Staying with the theme of pediatric cancer treatment, I attended a session on Saturday afternoon focused on clinical trials testing CAR-T in children with glioblastoma, a tumor of the brain. Nabil Ahmed, M.D., of Baylor College of Medicine, discussed the results of several trials. To date, despite glimmers of hope, success in treating glioblastoma patients with CAR-T has been fleeting. The obstacles include:

  • Too many different types of cancer cells within a single tumor, making it hard to find the right combination of treatments. Multi-CAR-Ts (“carpools) may need to be developed, Ahmed said.

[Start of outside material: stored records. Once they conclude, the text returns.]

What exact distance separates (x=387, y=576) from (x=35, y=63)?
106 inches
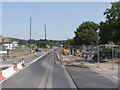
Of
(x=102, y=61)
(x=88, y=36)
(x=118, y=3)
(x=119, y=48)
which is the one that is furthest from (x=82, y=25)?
(x=119, y=48)

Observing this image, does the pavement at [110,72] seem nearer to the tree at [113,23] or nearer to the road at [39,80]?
the road at [39,80]

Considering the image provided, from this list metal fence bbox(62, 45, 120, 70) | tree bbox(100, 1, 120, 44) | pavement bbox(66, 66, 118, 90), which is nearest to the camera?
pavement bbox(66, 66, 118, 90)

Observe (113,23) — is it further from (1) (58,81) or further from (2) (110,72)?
(1) (58,81)

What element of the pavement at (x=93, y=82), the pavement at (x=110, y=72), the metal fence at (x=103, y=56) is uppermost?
the metal fence at (x=103, y=56)

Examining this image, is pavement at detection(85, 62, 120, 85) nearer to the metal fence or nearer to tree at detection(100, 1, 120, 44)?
the metal fence

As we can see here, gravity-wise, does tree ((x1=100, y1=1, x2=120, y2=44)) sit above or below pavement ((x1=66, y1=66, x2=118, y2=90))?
above

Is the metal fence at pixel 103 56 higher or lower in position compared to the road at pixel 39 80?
higher

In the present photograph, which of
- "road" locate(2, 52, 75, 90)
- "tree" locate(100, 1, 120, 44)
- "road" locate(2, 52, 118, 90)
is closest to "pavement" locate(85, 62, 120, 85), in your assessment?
"road" locate(2, 52, 118, 90)

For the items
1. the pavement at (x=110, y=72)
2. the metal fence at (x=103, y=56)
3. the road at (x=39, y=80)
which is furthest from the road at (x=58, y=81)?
the metal fence at (x=103, y=56)

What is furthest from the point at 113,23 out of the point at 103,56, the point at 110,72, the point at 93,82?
the point at 93,82

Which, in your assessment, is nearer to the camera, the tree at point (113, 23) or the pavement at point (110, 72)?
the pavement at point (110, 72)

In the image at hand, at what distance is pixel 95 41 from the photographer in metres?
61.2

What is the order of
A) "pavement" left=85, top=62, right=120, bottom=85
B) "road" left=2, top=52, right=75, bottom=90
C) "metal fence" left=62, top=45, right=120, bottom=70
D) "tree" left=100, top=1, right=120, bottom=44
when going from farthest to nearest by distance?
"tree" left=100, top=1, right=120, bottom=44
"metal fence" left=62, top=45, right=120, bottom=70
"pavement" left=85, top=62, right=120, bottom=85
"road" left=2, top=52, right=75, bottom=90

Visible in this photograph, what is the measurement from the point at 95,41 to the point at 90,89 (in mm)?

  • CAR-T cells have been described as a living drug because they continue to multiply and attach the cancer once they are infused back into the patient, but in clinical trials for solid cancers, the CAR-T cells do not persist for more than several days, weeks or months.
  • The antigens - the specific molecules that the CAR T-cells are designed to attack - are disappearing for some reason. 

While the progress has been halting, Ahmed said there is reason for optimism as researchers are determined to devise strategies and will ultimately succeed in overcoming these challenges.